→ Source document:

▬▬▬▬▬▬

Eruption of the Mayon Volcano in Legazpi
Eruption of the Mayon Volcano in Legazpi
Monday May 13, 2013
Bulusan Volcano Natural Park, Sorsogon, Philippines
It took an effort to load up my bike and cycle away from the comforts of the hostel in Legazpi. I’d stayed there when I first arrived in the Philippines and I returned there after my trip to Catanduanes. I had some errands to run and some organzing to do. Then I resisted leaving and I settled in for some relaxing days going through the books on their bookshelf and then through some books on my Kindle. I had quite a nice routine going – coffee out on the verandah in the morning, then fruit and bread and oatmeal for breakfast in the hostel kitchen, a nice lunch of Filipino dishes at the Jamico family eatery, and then a spaghetti dinner with canned corn beef for dinner. I’d mix things up in the afternoon with a cold beer (chilled in the freezer), spicy nuts or barbecue nuts from the local grocery store, and a can or two of mango juice. The occasional backpacker would pass through and I’d chat with them about their travels. Then there were the two or three days of excitement when the volcano erupted. It wasn’t a true eruption, if you think of an eruption in terms of lava and pyrocastic flows and all that. This was what they call a phreatic eruption, essentially a steam eruption. It is not something that can be predicted with the usual methods, so it came as a complete surprise. Twenty-seven hikers were on the mountain when the eruption occurred. Five of them were killed by falling rocks and seven were injured. The eruption occurred at the worst possible time – about 8 in the morning. Hikers generally get up very early in the morning and begin to make their way to the edge of the crater. They would have been either at the edge of the crater on their way there when the eruption occurrred. Had it taken place at a different time, chances are that there would have been fewer casualties.
It took a fair amount of time for accurate details to emerge. Initial reports had one Filipino guide killed and one foreign climber injured. That changed hour by hour and day by day until the final figure of 5 dead and 7 injured was being widely reported. The nationallities of those who died changed as well, but the most consistent reports said that three were German, one was Spanish, and one was a Filipino guide.
When it first happened, I had a mental image of rocks flying through the air and then crashing to earth and hitting the climbers. I got this image because the first report I received said that the Filipino guide was hit in the head with a flying rock. Later, I learned what really happened, and this made a lot more sense. The climbers were killed not by rocks falling from the sky but by large boulders rolling down the volcano’s extremely steep slopes.
The reports I read and heard were quite vague about where the climbers were located when the boulders hit them. However, it appears that these climbers were all in one group and they happened to be in a large gorge – the worst possible place to be as the boulders were channeled straight down this gorge. I don’t know if this gorge was a standard climbing route or if this group happened to be there by chance or for some special reason.
One of the Filipino guides that was with the group supplied almost all of the first-hand accounts that appeared in the news reports. According to his statements, the boulders were very large – the size of living-rooms and cars – and they struck the group with no warning. He managed to hide behind something, but the foreigners were caught out in the open and were struck by the boulders. I’m not sure what happened next. I assume he checked to see if the foreign climbers were dead or alive, but he doesn’t say. He actually was reported as saying something a bit strange – that he was injured himself and was in no condition to help anyone and he ran down the mountain to get help. I can’t remember the exact wording, but it gave the unfortunate impression that he simply took off. That’s pretty unlikely, but not impossible. I don’t think the guides are highly trained. They simply know the route up the mountain and can speak English well enough to communicate with their clients. This guide was quoted as cursing the mountain and saying that he will never climb it again. All-in-all, he didn’t come across as a very professional guide. He certainly wasn’t worried about the impression his words made.

▬▬▬▬▬▬

→ Supplied data:
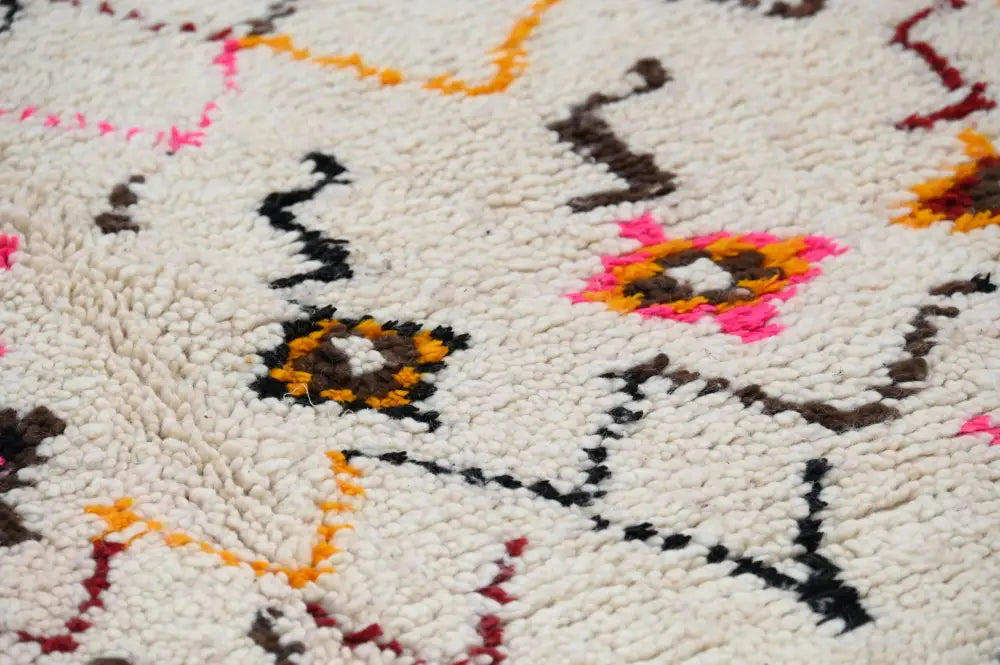 A cream-colored moroccan handmade traditional azilal rug with vibrant pink orange black and brown geometric patterns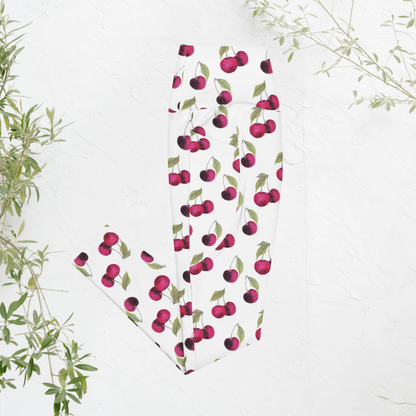 White leggings with red cherry pattern on a white background with green leaves.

▬▬▬▬▬▬

→ Task requirements:
Please pick up the account of the Mayon Volcano eruption where it stops and carry it on. The material above isn't needed for this.

→ Result of the task:
Being as close as I was to an event like this provided a lot of food for thought. I was sitting on the roof of the hostel and writing in my journal at 8 a.m. when the eruption occurred, yet I wasn’t even aware of it until ten or twenty minutes later. I certainly didn’t hear anything, and I didn’t happen to look in the volcano’s direction, so I didn’t see the steam cloud rising into the air. By the time the front desk clerk at the hostel told me about it, some clouds had moved over the volcano and the situation was a bit unclear. There was a tall pillar of cloud rising above the volcano, but it looked like just a standard cloud formation to me. The only evidence that an eruption occurred was a dark edge to this cloud – as if some darker material than natural cloud was rising up underneath.
For a long time, I doubted that an eruption had even occurred. Even the early reports of the death of a Filipino guide struck me as perhaps untrue. People just didn’t seem upset enough by the news. I heard this story first from another climbing guide – a young guy that came by the hostel quite a few times to talk to people about climbing the volcano. He was the source of the report that this guide was hit in the head with a rock. I doubted the truth of his story because he seemed so carefree about it. He laughed and smiled as he told the story. I assumed that since he was part of the climbing industry and almost certainly knew this other guide personally that he would be a bit more somber and serious. I got the same impression when I happened to drop by the offices of a local tour company, one that organizes volcano climbs. The two women in that office also seemed largely unaffected by the death of the guide. They knew this guide by name and the company that he worked for, but they seemed quite unaffected by it all.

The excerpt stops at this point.